Trois personnes, dont deux journalistes collaborateurs de médias locaux, ont été placées en garde à vue à Besançon ce lundi. Ils sont suspectés de violences en réunion sur un passant, en marge d’une manifestation des « gilets jaunes » en avril à Besançon, a indiqué à l’AFP le procureur de la République Etienne Manteaux.

Les faits remontent précisément au samedi 13 avril, lors de l’acte 22 des « gilets jaunes ». Un homme en état d’ébriété avait agressé le correspondant du média Radio BIP, a précisé à l’AFP une source policière.

Manoeuvre d'intimidation ? 

Le journaliste aurait réagi en frappant l’homme alcoolisé et une bagarre s’en était suivie, impliquant un correspondant du média Factuel info et une autre personne, selon cette même source. L’agresseur du journaliste de Radio BIP avait été rapidement interpellé et placé en cellule de dégrisement. Et ce sont les images de vidéosurveillance qui ont permis d’identifier les trois personnes impliquées dans la bagarre.
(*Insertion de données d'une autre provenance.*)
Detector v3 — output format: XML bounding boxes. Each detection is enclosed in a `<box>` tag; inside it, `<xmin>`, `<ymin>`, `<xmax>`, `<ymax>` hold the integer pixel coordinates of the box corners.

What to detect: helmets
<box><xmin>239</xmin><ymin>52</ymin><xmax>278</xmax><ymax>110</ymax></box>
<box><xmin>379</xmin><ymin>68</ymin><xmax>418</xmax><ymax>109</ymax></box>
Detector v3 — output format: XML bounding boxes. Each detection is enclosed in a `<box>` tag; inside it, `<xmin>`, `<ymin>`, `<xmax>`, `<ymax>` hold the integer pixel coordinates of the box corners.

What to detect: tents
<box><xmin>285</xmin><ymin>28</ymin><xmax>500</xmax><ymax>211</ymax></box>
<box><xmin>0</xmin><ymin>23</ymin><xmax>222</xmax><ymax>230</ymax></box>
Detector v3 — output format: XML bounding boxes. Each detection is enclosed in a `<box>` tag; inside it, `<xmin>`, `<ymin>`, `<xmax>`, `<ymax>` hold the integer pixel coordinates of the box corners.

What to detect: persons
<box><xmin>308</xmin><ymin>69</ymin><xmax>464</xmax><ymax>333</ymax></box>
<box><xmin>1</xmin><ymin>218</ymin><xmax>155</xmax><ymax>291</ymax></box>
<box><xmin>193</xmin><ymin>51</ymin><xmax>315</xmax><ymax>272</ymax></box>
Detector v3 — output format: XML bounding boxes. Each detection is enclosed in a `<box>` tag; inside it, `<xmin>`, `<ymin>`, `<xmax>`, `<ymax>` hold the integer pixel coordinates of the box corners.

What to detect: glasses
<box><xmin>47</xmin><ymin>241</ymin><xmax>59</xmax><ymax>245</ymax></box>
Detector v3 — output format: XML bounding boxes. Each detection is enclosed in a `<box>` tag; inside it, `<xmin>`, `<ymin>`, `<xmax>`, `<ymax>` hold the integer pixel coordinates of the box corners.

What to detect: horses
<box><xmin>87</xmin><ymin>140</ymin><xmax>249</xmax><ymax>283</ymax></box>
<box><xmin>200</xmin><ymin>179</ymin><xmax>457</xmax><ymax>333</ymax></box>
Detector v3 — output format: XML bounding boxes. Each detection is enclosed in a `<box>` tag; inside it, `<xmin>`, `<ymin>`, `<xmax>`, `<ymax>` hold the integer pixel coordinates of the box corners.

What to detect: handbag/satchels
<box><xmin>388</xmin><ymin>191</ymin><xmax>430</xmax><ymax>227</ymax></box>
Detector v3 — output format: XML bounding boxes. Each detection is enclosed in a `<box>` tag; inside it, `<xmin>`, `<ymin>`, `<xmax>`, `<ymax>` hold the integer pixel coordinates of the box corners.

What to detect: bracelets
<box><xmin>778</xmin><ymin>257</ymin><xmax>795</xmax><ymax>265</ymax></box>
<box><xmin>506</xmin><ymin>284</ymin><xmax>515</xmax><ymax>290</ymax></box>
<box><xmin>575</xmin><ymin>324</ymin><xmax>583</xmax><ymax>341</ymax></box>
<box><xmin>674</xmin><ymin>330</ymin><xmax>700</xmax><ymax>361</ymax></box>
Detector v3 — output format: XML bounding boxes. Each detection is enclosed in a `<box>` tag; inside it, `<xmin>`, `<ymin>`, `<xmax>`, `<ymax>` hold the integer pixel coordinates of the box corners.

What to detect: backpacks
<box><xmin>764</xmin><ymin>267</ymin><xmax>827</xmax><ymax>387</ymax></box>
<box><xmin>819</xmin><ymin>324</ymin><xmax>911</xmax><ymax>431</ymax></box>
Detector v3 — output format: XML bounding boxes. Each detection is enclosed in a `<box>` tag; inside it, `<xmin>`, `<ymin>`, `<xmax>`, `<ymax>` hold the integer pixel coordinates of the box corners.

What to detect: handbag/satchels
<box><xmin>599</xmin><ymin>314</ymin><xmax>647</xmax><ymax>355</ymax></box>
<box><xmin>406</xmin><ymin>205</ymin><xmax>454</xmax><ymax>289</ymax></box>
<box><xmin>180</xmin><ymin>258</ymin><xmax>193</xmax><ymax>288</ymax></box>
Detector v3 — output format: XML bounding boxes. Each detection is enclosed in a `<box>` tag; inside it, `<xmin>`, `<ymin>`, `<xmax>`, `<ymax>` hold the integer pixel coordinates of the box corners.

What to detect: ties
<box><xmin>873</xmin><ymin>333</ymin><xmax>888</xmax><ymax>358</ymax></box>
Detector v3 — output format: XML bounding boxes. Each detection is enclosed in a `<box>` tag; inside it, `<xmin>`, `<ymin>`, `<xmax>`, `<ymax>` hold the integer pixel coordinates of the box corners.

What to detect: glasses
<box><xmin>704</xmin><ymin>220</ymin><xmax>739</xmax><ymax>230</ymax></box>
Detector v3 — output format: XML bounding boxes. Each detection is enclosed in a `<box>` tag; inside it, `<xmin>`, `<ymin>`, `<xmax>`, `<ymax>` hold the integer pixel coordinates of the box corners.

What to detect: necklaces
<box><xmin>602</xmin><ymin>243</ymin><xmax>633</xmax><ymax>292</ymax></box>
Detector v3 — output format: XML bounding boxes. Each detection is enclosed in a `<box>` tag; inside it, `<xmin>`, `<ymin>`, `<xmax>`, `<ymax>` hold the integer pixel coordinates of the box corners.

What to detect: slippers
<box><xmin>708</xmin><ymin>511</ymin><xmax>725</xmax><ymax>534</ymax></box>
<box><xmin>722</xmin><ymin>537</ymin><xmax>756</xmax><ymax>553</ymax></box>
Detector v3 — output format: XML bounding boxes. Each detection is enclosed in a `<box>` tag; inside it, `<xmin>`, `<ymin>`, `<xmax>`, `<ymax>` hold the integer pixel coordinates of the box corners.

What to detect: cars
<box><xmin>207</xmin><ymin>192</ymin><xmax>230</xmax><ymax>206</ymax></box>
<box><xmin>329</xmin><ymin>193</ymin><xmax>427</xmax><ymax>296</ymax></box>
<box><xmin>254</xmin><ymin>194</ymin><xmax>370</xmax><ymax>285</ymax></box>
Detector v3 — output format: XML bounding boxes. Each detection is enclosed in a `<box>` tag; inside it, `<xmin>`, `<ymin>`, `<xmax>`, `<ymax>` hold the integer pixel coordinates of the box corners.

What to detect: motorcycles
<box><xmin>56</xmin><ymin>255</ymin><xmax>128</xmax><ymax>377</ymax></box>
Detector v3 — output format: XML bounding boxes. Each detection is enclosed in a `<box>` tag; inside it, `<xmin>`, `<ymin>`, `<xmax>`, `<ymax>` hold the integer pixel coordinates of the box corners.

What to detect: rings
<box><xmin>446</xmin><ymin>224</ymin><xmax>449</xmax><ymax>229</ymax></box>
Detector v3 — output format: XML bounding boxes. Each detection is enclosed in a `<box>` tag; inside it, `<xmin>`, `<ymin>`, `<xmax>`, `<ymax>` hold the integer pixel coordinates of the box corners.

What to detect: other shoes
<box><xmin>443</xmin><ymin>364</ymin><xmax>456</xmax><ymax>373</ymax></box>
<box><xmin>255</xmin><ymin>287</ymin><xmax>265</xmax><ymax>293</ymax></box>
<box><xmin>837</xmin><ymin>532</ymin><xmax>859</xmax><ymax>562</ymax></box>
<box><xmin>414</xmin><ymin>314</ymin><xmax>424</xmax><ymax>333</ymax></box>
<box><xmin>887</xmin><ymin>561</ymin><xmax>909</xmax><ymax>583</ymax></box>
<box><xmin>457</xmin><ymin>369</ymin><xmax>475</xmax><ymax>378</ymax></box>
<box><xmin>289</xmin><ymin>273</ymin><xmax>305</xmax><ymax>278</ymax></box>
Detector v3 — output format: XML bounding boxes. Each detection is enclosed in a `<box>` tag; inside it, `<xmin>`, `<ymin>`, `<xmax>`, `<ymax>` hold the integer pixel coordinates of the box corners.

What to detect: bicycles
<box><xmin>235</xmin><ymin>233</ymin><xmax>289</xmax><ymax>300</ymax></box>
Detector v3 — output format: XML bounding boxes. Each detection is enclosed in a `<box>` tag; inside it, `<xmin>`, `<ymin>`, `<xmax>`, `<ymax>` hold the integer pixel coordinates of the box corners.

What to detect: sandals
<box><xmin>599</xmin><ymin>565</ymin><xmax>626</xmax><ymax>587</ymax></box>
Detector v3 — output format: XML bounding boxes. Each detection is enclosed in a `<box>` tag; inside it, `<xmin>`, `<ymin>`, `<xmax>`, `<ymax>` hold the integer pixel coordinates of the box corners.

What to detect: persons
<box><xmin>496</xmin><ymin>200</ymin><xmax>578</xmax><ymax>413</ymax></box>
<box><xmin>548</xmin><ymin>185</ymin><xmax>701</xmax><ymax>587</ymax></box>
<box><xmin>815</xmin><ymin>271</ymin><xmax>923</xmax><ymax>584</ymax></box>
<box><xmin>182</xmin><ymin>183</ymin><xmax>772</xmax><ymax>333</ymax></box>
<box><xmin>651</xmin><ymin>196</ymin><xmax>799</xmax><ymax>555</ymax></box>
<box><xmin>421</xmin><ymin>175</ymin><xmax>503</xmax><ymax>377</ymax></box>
Dans un communiqué commun, Factuel.info et Radio BIP/Média25 ont affirmé ce lundi leur volonté de « ne pas se laisser intimider » par ces placements en garde à vue. « Dans un contexte où la presse indépendante est en première ligne pour couvrir les manifestations et les mouvements sociaux, relevant notamment les violences policières, il n’est pas anodin que deux de ses contributeurs soient l’objet de mesures répressives », écrivent-ils. Les deux médias ajoutent avoi,r depuis le début du mouvement des « gilets jaunes », documenté les violences policières commises pendant les manifestations.